ELTE BTK Magyar Nyelvtudományi és Finnugor Intézet

Pawlas, Szymon

nyomtatható változat

Pawlas, Szymon (Warsaw)

The image of God in Hungarian proverbs (pdf)

In my presentation I analyze Hungarian proverbs containing the word isten 'God', in accordance with the methodology of describing the linguistic image of the world, developed by Jerzy Bartmiński.

Material of my analisis comes from six paremiological dictionaries of Hungarian language, published from 1897 to 2009, including a dictionary of Hungarian dialectal expressions.
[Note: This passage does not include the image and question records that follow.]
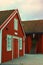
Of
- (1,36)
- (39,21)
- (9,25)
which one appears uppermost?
(39,21)

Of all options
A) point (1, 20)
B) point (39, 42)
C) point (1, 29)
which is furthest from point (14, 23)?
point (39, 42)

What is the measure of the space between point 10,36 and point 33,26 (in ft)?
66.2

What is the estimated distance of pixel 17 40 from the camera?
1064 inches

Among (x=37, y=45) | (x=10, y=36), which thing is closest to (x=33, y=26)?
(x=37, y=45)

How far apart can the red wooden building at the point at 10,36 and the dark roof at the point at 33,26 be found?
12.1 metres

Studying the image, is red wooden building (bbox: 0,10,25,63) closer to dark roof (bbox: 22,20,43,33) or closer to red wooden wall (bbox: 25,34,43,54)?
red wooden wall (bbox: 25,34,43,54)

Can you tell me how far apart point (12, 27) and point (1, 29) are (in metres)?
4.06

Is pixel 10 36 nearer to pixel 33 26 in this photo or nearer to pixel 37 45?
pixel 37 45

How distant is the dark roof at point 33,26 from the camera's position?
136 feet

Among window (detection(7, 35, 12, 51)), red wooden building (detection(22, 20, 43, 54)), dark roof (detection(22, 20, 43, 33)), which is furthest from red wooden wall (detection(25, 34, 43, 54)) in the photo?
window (detection(7, 35, 12, 51))

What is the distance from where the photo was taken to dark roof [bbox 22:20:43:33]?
41.6 m

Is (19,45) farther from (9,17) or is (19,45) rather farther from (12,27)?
(9,17)

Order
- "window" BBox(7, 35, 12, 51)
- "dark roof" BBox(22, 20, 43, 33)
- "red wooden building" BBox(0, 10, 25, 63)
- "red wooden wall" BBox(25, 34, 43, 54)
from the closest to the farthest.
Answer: "red wooden building" BBox(0, 10, 25, 63) < "window" BBox(7, 35, 12, 51) < "red wooden wall" BBox(25, 34, 43, 54) < "dark roof" BBox(22, 20, 43, 33)

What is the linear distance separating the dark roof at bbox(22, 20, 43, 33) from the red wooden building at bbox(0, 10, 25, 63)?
1215cm
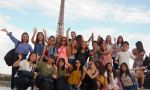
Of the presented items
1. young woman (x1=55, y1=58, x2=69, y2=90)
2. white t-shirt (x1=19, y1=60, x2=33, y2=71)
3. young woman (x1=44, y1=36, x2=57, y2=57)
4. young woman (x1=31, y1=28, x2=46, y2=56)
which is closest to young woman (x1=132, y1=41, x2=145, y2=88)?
young woman (x1=44, y1=36, x2=57, y2=57)

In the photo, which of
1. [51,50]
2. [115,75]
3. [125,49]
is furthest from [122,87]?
[51,50]

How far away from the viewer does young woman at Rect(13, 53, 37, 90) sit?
15.8 metres

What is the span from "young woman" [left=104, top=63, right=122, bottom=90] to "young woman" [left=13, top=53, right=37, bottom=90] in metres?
2.69

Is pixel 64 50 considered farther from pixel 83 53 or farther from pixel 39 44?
pixel 39 44

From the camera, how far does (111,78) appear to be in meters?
16.9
I've tried to describe different meanings of the word 'God', its connotations and to reconstruct the linguistic image of God, consisting of different profiles: a supernatural creator, a ruling king, a benevolent giver (jó az isten, jót ad 'God is good and gives good things'), a just judge and a lord of destiny and predestination (mindnyájan (az) isten kezében vagyunk 'we are all in God's hands') etc. Interestingly, this image is not unambiguously one of a benevolent deity, since there are many examples of curses, where the God's name is invoked (hogy az én istenem nyila üssön belé! 'let the arrow of my god hit him'). The word isten may be also used in reference to mighty people or human will towards good actions (nincs annyi istene 'hasn't got enough god'), as well as for purely emphatic reasons (hol az istenben jársz? 'where in god have you been walking?'). The relation between God and satan, God and man is also part of the image. Most of the proverbs portray God in an anthropomorphical manner, which shows the deity as someone near to every man.

Since the presentation concerns Hungarian culture shown through Hungarian language, I've paid special attention to a common phrase a magyarok istene 'god of the Hungarians' and tried to find what does it mean and what ideas and emotions are associated with it.

The analysis is based both on a) the meanings in which particular proverbs are normally used and b) on the very text of a proverb, asserting that every sentence is true in one of the possible realities (in one of the possible ways of perceiving the world), be it of Christian religion, of folk beliefs etc.